- _Requirements_
Recast the material below as a numbered list, starting at the line containing "How much distance" and ending at the line containing "Answer: pixel 103 88, pixel 0 50, pixel 41 46", with both of those lines included. Leave out blank lines.

- _Material for this task_
====================
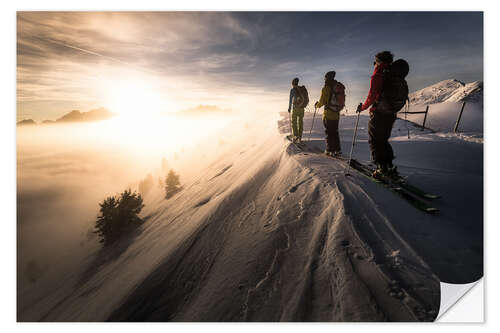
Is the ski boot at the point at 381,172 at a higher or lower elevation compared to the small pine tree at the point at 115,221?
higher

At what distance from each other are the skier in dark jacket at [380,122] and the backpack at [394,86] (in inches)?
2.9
====================
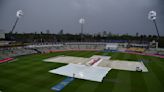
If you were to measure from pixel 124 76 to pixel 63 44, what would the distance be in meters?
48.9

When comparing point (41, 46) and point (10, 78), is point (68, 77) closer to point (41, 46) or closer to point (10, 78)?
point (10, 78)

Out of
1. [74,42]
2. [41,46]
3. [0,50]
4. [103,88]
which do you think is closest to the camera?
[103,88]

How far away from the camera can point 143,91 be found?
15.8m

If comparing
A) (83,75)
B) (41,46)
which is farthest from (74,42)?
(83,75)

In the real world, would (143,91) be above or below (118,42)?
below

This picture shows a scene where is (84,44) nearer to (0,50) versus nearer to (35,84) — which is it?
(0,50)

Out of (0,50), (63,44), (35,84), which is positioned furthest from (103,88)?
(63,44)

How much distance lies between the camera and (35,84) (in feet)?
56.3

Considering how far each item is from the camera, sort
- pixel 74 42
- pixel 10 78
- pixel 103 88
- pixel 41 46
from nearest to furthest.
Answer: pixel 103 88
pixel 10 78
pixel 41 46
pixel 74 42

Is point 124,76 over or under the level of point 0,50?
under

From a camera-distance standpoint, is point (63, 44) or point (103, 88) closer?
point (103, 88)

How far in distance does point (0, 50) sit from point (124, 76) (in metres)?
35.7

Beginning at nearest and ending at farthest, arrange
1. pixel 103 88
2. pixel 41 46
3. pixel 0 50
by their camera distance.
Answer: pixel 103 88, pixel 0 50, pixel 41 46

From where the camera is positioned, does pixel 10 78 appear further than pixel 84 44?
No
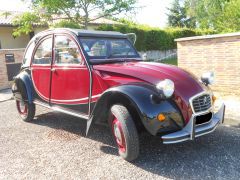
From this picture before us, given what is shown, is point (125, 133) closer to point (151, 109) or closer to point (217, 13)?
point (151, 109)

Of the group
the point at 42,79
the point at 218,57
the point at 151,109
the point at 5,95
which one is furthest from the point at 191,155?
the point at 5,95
====================
- _Task solution_
1. How much distance lies between the camera and (35,84) (in feet)?
2. 56.3
3. Considering how far each item is from the camera, sort
4. - pixel 74 42
5. - pixel 10 78
6. - pixel 103 88
7. - pixel 41 46
8. from nearest to furthest.
9. Answer: pixel 103 88
10. pixel 10 78
11. pixel 41 46
12. pixel 74 42
13. Is point 124,76 over or under the level of point 0,50?
14. under
15. From a camera-distance standpoint, is point (63, 44) or point (103, 88) closer?
16. point (103, 88)
17. How far in distance does point (0, 50) sit from point (124, 76) (in metres)?
18. 35.7
19. Beginning at nearest and ending at farthest, arrange
20. 1. pixel 103 88
21. 2. pixel 41 46
22. 3. pixel 0 50
23. by their camera distance.
24. Answer: pixel 103 88, pixel 0 50, pixel 41 46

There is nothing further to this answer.